The taxman is planning one more attempt to overturn football’s super creditor
rule – the article of faith that insists all managers, players and clubs should
get their money from a football insolvency before any other creditor, including
HMRC. At the centre of that court room attack will be Greg Mitchell QC.
While football fans focus on England’s chances in the World Cup they will
probably lose sight of the woeful state football finances find themselves in
here in the UK.
Indeed the administrations of Crystal Palace and Portsmouth, the only Premier
league club to go bust, are now into extra time. But there is one crucial phase
for this particular game to go through – HMRC’s attempt to overturn the super
creditor rule. Captain of this court room team will be Greg Mitchell of the
chambers Three Verulam Buildings.
News of the latest attempt to finish the rule the taxman regards as
“unlawful” emerged in the report from administrators on their plans to rescue
HMRC became particularly aggressive in its statements saying: “There is no
legal basis for the football creditor rule. Non-football creditors are being
seriously short-changed and enough is enough.”

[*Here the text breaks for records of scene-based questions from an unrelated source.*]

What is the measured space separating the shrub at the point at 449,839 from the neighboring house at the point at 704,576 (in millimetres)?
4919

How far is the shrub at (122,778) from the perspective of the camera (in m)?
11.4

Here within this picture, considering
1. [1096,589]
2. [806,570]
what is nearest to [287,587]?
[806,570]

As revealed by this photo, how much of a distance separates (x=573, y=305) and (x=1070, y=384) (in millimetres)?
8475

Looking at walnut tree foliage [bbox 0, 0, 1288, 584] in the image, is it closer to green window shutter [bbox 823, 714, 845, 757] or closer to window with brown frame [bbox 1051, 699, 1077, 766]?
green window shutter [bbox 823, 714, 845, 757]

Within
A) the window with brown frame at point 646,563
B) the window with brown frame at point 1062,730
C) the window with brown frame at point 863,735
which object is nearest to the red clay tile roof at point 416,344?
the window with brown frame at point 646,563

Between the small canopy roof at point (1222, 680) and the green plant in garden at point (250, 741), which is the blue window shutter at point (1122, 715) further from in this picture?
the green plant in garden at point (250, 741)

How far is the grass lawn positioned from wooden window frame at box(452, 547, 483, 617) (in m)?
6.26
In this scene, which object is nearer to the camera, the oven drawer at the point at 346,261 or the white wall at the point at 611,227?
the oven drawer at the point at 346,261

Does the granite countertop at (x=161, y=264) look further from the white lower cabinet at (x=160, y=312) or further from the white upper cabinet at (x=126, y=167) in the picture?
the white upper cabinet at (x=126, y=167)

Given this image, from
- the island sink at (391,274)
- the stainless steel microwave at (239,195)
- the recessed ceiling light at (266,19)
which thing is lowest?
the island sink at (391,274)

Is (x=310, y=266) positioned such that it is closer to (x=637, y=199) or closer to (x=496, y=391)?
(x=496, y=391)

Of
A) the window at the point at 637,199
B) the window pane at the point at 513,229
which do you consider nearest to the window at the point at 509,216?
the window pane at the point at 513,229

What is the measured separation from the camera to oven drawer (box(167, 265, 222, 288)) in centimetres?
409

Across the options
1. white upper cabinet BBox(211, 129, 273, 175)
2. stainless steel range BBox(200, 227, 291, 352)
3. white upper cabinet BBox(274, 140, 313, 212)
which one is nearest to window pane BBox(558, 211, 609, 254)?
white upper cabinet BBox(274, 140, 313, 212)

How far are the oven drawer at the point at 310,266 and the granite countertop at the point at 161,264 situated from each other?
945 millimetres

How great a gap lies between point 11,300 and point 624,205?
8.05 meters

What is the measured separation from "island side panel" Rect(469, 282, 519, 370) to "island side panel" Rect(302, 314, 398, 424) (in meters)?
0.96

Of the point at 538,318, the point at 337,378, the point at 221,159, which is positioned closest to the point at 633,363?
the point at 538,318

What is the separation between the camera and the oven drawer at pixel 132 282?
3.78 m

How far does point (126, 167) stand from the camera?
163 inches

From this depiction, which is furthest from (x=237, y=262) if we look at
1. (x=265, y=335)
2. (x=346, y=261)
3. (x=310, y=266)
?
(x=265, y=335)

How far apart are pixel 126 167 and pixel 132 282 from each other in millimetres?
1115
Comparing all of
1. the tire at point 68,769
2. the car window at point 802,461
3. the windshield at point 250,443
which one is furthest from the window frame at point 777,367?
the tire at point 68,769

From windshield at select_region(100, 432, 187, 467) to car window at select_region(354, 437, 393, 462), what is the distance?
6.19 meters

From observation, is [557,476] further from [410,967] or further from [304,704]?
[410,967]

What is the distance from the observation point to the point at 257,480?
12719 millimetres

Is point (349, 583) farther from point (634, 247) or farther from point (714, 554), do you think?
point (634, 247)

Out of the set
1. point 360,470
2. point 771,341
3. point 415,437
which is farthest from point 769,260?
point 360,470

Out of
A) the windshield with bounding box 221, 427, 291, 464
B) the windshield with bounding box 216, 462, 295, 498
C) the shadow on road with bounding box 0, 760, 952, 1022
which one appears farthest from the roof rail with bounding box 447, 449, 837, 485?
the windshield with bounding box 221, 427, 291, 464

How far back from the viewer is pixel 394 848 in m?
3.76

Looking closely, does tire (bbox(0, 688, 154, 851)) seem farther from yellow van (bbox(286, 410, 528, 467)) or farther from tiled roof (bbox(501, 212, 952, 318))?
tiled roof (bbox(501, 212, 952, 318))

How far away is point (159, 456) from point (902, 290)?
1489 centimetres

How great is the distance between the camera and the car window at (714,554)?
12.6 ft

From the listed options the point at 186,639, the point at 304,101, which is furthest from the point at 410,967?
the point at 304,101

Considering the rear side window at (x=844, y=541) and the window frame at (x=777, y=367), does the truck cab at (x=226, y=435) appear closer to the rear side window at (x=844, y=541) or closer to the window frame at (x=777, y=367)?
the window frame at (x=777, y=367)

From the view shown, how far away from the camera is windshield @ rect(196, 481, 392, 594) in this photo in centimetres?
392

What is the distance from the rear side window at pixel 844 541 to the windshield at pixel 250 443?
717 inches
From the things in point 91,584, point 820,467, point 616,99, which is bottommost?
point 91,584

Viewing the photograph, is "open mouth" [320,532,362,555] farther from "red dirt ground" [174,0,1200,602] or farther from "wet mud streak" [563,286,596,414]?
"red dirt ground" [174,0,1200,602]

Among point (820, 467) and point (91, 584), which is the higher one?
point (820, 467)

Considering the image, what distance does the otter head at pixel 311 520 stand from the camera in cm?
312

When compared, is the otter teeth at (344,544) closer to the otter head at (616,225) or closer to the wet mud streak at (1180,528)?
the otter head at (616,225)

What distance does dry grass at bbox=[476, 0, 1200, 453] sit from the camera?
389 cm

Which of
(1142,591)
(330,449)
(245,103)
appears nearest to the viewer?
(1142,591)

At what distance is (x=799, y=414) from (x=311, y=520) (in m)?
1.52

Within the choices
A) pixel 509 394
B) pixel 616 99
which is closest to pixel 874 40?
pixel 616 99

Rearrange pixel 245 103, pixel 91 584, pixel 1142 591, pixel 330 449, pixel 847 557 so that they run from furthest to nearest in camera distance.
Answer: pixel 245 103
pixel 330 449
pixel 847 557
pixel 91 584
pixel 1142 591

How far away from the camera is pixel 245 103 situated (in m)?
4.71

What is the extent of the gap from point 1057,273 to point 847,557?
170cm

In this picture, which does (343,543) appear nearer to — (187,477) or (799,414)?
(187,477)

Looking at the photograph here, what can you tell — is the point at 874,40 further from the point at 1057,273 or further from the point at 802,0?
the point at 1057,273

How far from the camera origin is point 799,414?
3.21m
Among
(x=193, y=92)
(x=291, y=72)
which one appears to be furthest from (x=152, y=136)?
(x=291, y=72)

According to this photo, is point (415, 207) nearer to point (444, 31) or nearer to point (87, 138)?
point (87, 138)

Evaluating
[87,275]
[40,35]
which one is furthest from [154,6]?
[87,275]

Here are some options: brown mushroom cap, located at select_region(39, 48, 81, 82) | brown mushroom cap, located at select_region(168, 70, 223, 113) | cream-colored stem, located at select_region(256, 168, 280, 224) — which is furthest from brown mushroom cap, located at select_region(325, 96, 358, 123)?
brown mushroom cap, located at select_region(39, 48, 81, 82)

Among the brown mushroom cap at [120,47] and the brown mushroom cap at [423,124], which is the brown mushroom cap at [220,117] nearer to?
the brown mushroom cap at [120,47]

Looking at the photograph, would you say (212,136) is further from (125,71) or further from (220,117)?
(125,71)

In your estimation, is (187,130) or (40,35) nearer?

Mitchell is the man leading this legal battle. He has represented HMRC in the
early stages of its dealings with Portsmouth. His CV says he “enjoys dealing
with cases which have a substantial technological aspect”. His core areas are
commercial litigation and corporate insolvency, which should give him a strong
hand because in his fight for HMRC he will come up against the Premier League
which will no doubt hire top lawyers itself.
What happens next?
Mitchell will no doubt examine the two key principles. Firstly, the pari
passu principle which dictates that all creditors should be treated on an equal
basis and, secondly, the anti-deprivation principle which says that no one
should be deprived of their assets because of an insolvency.
The court room arguments will be intense because somehow the Premier League
will have to argue it can stand outside these well-established principles. But,
as experts have already pointed out, a win by Mitchell for HMRC, could force
major changes in how clubs are run and deal with each other. For one thing, if
selling a player, a club will need to know it will receive its money – this
means proper credit checks. It also means the introduction of, for want of a
better term, moral hazard into the transfer process.
No longer will clubs be able to rely on the super creditor rule underwriting
transfers. They will have to undertake transfers on a proper business basis.
Football may be a funny old game, but not as far as the taxman is concerned.